• [WHAT YOU WILL DO]:
Can you write out everything from the line containing "Comparing point 223,283" down to the end of the data, swapping "vegetation on cliff top" for "greenery on the clifftop" and keeping all else the same?

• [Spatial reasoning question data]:
:::::
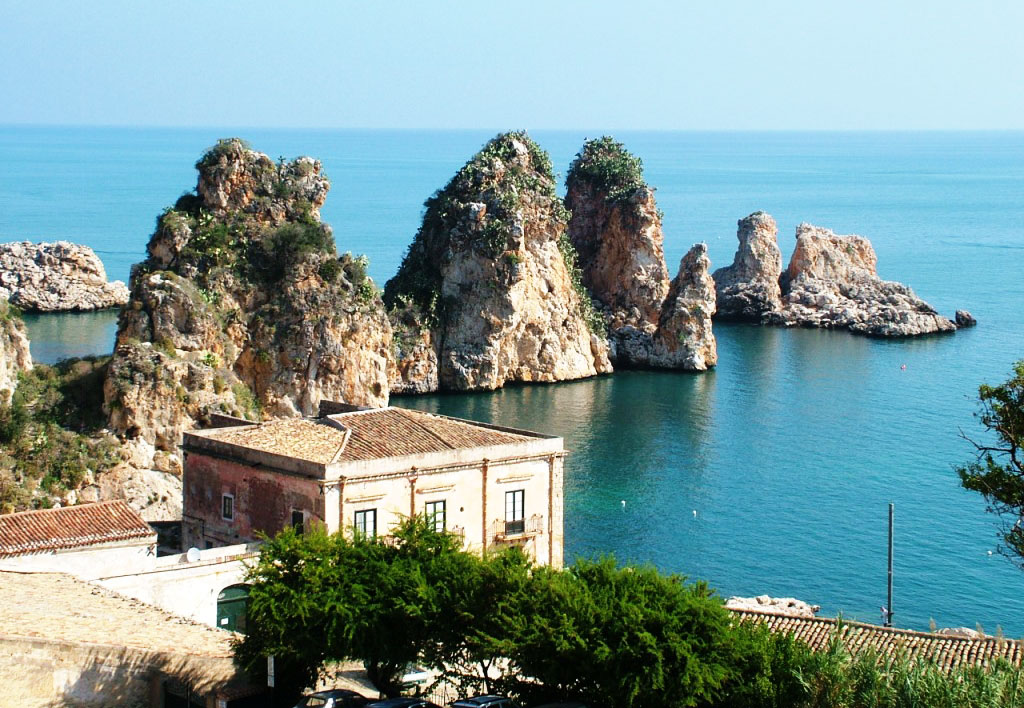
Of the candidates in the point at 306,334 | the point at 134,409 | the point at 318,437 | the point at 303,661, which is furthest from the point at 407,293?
the point at 303,661

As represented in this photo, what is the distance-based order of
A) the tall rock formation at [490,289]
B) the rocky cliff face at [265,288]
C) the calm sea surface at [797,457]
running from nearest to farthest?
the calm sea surface at [797,457]
the rocky cliff face at [265,288]
the tall rock formation at [490,289]

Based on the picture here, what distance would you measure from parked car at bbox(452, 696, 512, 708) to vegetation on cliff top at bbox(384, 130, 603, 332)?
55.8 m

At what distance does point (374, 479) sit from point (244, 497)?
3401 mm

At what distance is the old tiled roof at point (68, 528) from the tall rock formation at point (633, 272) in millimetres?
55954

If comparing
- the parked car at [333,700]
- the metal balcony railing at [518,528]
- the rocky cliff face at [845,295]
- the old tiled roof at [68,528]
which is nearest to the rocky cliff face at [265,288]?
the metal balcony railing at [518,528]

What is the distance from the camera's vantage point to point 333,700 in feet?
87.8

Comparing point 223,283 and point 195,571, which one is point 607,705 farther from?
point 223,283

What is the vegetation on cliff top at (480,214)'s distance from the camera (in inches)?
3246

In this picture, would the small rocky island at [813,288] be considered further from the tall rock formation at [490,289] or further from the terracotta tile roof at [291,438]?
the terracotta tile roof at [291,438]

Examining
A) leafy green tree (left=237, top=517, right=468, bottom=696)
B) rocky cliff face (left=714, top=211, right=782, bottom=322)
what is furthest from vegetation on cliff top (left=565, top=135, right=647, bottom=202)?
leafy green tree (left=237, top=517, right=468, bottom=696)

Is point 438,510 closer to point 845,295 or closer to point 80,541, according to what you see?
point 80,541

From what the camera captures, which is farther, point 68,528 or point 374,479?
point 374,479

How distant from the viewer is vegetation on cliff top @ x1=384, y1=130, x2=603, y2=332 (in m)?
:::::
• [TASK SOLUTION]:
Comparing point 223,283 and point 195,571, which one is point 607,705 farther from?
point 223,283

What is the greenery on the clifftop at (480,214)'s distance from the camera (in inches)?
3246

In this picture, would the small rocky island at [813,288] be considered further from the tall rock formation at [490,289] or further from the terracotta tile roof at [291,438]?
the terracotta tile roof at [291,438]

Examining
A) leafy green tree (left=237, top=517, right=468, bottom=696)
B) rocky cliff face (left=714, top=211, right=782, bottom=322)
what is furthest from greenery on the clifftop (left=565, top=135, right=647, bottom=202)?
leafy green tree (left=237, top=517, right=468, bottom=696)

Is point 438,510 closer to point 845,295 or closer to point 80,541, according to what you see?
point 80,541

From what the camera captures, which is farther, point 68,528 or point 374,479?
point 374,479

How distant from the viewer is greenery on the clifftop @ x1=384, y1=130, x2=603, y2=332 (in m)?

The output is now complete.